Article de l'historienne Isabelle Bernier, provenant du site Futura-science.com
Quand on évoque l'administration fiscale avant la
Révolution, il faut imaginer un découpage territorial du royaume correspondant
à différents régimes fiscaux.
La répartition de l’impôt sur le territoire
La taille est
un impôt direct dont le montant global, appelé brevet, est fixé chaque année
par le Conseil du roi. C'est également au sein du Conseil que se décide la
première répartition sur l'ensemble du territoire, entre les
« généralités » et les « pays d'états ».
En 1789, il existe vingt-neuf généralités : ce sont des circonscriptions financières confiées aux intendants, commissaires du roi représentant l'État dans les provinces du royaume. Les généralités sont subdivisées en « élections », entités territoriales chargées à leur tour de répartir l'impôt au niveau des paroisses fiscales. Les « généralités » représentent environ 60 % du territoire du royaume.
Les « pays d'états », quant à eux, disposent
d'assemblées provinciales (les « états ») de députés des trois ordres (Tiers-État, noblesse, clergé) qui fixent l'impôt et
gèrent sa perception, en le répartissant entre les diocèses fiscaux qui le
transmettent aux collectes des paroisses. Au XVIIIe siècle,
subsistent les « états » suivants : Bretagne, Bourgogne,
Languedoc, Provence (tous quatre, appelés grands pays d'états) puis
Flandre, Artois, Bresse, Bugey, Dauphiné, ainsi que les petits pays d'états du
Sud-Ouest (Béarn, Bigorre).
Enfin, les « pays de libre imposition » sont
directement administrés par les intendants et à l'entière disposition du
souverain en matière de fiscalité : leur point commun est d'avoir été conquis
depuis le règne de Charles IX (roi de 1560 à 1574). Les régions frontalières
concernées se situent autour des villes de Lille, Valenciennes, Metz, Nancy,
Strasbourg, Besançon, Perpignan et Bastia.
Découpage du territoire français correspondant aux trois régimes fiscaux de la Taille en 1789. |
Comment définir la taille ?
Créée en 1439, la taille pourrait être considérée comme un
ancêtre de l'impôt sur le revenu. Elle frappe plus de 85 % de la
population française : noblesse, clergé et bourgeoisie des villes en sont
dispensés. L'unité perceptrice de base est la paroisse : la perception de
la taille produit une somme globale qu'il faut faire remonter à la généralité
(via l'élection), puis au Trésor royal, grâce aux receveurs généraux. Des
« asséeurs », choisis parmi les paroissiens, sont chargés de dresser
la liste des imposables et de répartir l'impôt entre les « feux » (foyers fiscaux).
Les habitants d'une même paroisse sont solidaires devant l'impôt : si un
foyer fiscal fait défaut, c'est l'ensemble de la communauté qui s'engage à
régler le montant exigé.
Il existe deux types de taille :
La taille réelle : l'impôt est réglé sur le bien
foncier sans appréciation des circonstances personnelles (nombre d'enfants,
âge, métier, revenus...) du propriétaire.

--

### Consigne
Recopiez mot pour mot le passage de l'extrait sur la taille qui commence par « Les habitants d'une » et se poursuit jusqu'à « revenus...) du propriétaire. ».

--

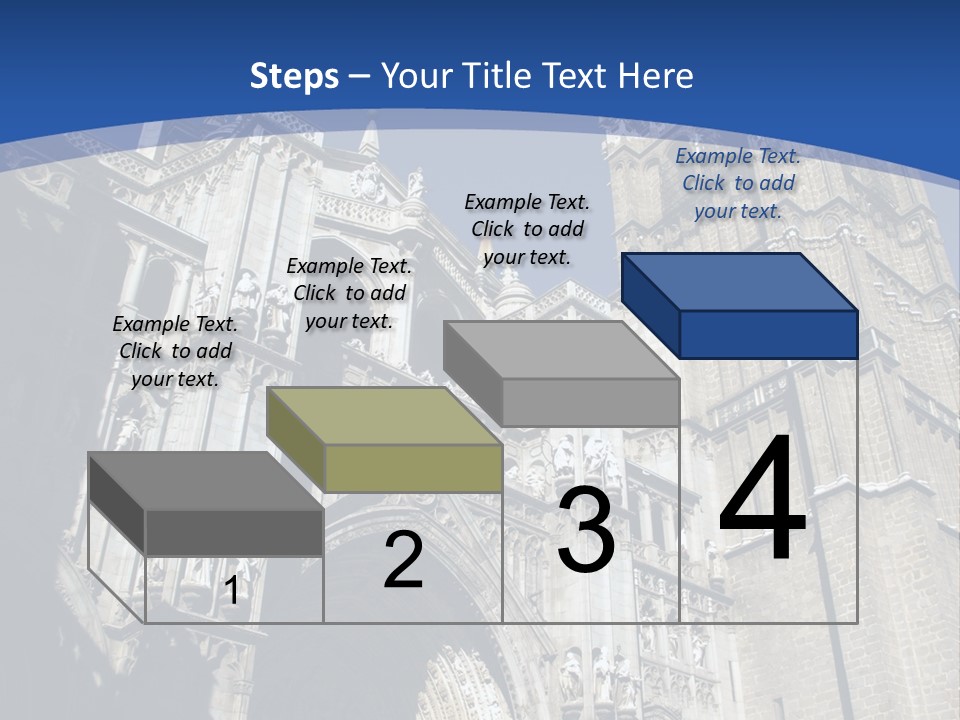 Steps – Your Title Text Here

Example Text. Click to add your text.

Example Text. Click to add your text.

Example Text. Click to add your text.

Example Text. Click to add your text.

1

2

3

4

--

### Réponse
Les habitants d'une même paroisse sont solidaires devant l'impôt : si un
foyer fiscal fait défaut, c'est l'ensemble de la communauté qui s'engage à
régler le montant exigé.
Il existe deux types de taille :
La taille réelle : l'impôt est réglé sur le bien
foncier sans appréciation des circonstances personnelles (nombre d'enfants,
âge, métier, revenus...) du propriétaire.